Temperature changes contribute to skin barrier dysfunction: potential implications for atopic dermatitis and food allergy

Children born in the fall are at increased risk for developing atopic dermatitis (AD) and food allergy (FA), two conditions associated with skin barrier dysfunction. During an analysis of meteorological data in Denver, we found that the most extreme 24-hour temperature fluctuations occur in the fall. This prompted us to evaluate the effect of temperature on epidermal differentiation and Ca2+ transport function of transient receptor potential vanilloid (TRPV) ion channels involved in skin temperature sensing. Human epidermal keratinocytes were Ca2+-differentiated for 3 days, followed by additional studies at various temperatures (25°C, 30°C, 37°C, 41°C). Gene expression levels of filaggrin (FLG) and TRPV1, TRPV2, TRPV3, TRPV4 were measured with RT-PCR. Real-time dynamics of intracellular Ca2+ influx was assessed in live keratinocytes by flow cytometry. Exposure of undifferentiated keratinocytes to increased Ca2+ (cell differentiation signal) triggered a rapid intracellular Ca2+ influx.

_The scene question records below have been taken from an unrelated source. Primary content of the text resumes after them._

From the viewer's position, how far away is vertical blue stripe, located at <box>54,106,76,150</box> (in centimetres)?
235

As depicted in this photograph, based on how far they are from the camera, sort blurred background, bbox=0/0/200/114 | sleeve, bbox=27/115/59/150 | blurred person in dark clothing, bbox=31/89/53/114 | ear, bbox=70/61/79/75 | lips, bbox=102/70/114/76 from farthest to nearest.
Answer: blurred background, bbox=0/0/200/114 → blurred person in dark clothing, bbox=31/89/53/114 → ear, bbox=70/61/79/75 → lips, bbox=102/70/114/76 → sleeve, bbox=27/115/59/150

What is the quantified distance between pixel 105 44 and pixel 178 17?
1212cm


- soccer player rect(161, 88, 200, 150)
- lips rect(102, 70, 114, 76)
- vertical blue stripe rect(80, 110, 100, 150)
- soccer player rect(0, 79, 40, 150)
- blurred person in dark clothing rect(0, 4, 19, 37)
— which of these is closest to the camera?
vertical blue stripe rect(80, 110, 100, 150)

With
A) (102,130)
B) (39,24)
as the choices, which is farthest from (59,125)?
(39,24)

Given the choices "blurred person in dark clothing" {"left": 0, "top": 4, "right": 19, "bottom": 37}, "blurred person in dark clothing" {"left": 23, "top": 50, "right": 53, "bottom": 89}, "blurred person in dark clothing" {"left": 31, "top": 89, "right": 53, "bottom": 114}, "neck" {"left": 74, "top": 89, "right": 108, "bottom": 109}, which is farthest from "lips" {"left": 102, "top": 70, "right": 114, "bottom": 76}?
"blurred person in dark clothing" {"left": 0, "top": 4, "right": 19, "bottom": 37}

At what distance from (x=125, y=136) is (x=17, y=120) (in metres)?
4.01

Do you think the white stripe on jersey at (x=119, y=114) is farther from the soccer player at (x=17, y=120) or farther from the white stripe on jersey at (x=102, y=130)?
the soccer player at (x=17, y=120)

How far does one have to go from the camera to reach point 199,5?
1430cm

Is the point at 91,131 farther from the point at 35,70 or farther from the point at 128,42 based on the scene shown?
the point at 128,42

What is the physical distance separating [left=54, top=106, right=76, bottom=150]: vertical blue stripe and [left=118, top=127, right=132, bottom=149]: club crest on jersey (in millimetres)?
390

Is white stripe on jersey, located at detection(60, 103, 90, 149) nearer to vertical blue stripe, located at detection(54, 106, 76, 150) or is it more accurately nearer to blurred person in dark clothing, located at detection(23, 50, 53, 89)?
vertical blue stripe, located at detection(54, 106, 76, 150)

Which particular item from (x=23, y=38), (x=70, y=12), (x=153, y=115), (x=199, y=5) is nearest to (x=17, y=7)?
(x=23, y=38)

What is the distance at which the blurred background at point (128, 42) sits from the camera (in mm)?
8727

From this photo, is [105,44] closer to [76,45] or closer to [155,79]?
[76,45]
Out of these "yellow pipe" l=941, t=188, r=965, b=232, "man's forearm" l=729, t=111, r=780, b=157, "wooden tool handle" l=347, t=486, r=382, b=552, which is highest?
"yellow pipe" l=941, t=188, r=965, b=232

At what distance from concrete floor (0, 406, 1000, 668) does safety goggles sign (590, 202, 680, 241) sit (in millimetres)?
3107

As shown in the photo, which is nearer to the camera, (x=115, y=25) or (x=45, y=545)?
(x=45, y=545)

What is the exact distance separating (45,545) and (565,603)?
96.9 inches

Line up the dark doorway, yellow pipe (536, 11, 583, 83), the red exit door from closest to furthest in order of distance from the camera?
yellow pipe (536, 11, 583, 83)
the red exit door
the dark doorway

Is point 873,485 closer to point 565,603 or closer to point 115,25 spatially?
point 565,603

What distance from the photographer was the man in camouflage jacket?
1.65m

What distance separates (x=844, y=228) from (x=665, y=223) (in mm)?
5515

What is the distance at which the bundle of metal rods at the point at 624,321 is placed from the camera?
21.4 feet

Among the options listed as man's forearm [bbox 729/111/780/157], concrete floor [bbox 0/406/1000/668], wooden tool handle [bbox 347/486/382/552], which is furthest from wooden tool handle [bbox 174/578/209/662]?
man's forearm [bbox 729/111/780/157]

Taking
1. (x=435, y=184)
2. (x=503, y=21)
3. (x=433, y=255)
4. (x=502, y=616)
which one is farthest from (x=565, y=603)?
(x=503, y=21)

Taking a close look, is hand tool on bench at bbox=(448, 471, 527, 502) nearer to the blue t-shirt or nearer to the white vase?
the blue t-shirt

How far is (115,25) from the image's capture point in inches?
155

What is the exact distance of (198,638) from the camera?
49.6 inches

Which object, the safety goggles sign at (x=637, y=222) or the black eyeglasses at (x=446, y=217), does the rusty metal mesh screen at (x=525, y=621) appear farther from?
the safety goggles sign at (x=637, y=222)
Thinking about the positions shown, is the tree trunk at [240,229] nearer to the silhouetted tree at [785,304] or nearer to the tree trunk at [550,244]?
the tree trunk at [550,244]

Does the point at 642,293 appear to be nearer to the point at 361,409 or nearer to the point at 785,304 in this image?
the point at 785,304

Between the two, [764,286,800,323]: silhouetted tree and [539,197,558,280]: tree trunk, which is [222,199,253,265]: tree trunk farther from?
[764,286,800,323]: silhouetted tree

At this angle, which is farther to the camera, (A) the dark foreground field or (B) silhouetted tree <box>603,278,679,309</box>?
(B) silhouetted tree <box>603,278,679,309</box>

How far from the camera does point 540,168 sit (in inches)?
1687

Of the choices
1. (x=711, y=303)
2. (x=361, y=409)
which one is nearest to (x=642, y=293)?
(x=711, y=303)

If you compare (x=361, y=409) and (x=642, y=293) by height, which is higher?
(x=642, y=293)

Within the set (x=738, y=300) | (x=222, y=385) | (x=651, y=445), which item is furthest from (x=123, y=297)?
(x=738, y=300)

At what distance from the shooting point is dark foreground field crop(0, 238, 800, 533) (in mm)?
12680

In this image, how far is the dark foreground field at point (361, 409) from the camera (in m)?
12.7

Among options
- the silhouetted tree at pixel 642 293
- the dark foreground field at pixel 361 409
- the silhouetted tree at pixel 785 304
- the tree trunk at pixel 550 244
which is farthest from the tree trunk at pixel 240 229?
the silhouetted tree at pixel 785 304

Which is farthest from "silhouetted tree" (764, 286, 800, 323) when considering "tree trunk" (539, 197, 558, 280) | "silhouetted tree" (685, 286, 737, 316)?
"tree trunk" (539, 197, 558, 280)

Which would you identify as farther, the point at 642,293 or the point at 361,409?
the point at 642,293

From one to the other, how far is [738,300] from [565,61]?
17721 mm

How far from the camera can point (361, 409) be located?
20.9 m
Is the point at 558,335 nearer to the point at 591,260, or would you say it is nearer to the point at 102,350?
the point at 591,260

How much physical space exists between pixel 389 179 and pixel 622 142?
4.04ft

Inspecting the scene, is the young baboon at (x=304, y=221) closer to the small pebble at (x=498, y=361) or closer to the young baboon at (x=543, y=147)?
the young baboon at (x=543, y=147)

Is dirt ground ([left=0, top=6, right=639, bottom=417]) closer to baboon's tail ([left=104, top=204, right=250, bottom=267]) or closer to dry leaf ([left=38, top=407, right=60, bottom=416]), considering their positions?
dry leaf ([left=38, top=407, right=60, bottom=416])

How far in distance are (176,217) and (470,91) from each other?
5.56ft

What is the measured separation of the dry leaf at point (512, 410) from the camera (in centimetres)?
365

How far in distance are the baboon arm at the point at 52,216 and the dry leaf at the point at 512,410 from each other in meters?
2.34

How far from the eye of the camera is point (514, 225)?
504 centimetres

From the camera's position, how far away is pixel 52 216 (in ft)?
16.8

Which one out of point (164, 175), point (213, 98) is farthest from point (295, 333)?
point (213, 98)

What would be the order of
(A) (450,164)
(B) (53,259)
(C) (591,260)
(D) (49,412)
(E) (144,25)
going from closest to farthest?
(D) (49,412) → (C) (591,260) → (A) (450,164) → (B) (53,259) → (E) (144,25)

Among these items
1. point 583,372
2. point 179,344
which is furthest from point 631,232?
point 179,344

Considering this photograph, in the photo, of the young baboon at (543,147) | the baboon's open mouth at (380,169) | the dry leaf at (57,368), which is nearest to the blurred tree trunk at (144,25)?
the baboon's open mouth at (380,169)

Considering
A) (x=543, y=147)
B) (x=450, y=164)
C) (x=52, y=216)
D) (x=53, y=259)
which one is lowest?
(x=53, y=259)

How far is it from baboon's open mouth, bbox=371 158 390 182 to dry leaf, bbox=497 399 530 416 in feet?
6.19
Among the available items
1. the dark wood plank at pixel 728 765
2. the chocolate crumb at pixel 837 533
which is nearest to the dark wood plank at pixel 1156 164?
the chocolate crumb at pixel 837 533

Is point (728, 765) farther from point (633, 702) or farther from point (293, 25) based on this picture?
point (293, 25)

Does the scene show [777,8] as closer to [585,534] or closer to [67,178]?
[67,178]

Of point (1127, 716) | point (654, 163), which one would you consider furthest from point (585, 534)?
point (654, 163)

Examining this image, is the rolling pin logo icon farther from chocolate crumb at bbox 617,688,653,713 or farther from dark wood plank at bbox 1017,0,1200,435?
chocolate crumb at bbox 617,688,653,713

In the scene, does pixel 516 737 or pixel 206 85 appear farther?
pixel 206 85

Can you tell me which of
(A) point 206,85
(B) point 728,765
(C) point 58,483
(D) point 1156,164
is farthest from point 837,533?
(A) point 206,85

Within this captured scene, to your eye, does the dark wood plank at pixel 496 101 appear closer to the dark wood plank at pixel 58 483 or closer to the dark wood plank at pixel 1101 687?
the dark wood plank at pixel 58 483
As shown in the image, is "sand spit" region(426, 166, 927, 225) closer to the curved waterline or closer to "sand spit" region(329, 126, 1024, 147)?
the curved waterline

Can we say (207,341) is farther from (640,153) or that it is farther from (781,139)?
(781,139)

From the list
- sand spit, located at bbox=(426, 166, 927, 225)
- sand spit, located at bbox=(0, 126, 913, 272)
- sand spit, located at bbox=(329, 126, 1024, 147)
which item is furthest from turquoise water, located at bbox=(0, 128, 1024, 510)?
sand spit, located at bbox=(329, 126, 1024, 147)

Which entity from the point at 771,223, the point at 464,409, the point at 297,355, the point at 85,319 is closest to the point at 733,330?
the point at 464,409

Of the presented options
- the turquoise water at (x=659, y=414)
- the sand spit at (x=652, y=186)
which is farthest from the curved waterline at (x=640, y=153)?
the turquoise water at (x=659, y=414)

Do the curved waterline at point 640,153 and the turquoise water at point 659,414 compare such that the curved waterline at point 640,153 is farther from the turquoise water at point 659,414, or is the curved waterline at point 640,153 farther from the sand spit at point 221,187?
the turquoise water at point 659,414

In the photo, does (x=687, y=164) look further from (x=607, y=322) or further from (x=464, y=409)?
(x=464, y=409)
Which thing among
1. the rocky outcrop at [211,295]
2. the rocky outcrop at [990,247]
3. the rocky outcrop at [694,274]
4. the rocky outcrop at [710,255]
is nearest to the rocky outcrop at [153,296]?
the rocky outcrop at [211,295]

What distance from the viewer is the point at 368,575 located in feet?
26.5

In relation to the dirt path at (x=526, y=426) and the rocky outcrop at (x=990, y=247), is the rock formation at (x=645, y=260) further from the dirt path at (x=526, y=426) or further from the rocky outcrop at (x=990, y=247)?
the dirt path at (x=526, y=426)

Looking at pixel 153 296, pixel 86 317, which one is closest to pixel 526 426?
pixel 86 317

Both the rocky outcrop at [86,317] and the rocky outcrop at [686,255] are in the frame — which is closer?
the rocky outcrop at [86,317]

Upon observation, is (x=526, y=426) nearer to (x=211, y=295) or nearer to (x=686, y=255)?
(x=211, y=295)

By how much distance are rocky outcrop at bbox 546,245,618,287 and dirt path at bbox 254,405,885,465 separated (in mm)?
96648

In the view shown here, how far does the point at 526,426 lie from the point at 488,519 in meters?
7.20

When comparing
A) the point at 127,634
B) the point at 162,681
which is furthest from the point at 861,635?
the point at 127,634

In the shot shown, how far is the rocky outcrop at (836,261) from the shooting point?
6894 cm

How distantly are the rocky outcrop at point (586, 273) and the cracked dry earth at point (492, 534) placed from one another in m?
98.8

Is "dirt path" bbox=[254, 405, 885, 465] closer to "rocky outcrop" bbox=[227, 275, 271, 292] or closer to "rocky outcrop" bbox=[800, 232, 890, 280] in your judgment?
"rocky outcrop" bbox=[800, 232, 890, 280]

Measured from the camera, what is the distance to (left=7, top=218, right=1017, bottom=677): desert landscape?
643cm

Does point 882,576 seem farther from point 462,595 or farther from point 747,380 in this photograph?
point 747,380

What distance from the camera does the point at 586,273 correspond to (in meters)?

Cells cultured at 25°C, 30°C and 41°C exhibited significant decreases in the peak amplitude of Ca2+ influx (p<0.05), as compared to the 37°C condition. FLG expression in differentiated keratinocytes was significantly decreased (p<0.001) in cells incubated at 25°C and 30°C as compared to the cells incubated at 37°C and 41°C. Gene expression of TRPV1 and TRPV4, but not TRPV2 and TRPV3, in differentiated keratinocytes were temperature-sensitive. Differential temperature exposures alter keratinocyte responses to the Ca2+ differentiation signal, as well as FLG and TRPV expression. Further mechanistic studies of TRPVs may provide insight into the effects of temperature on skin barrier dysfunction.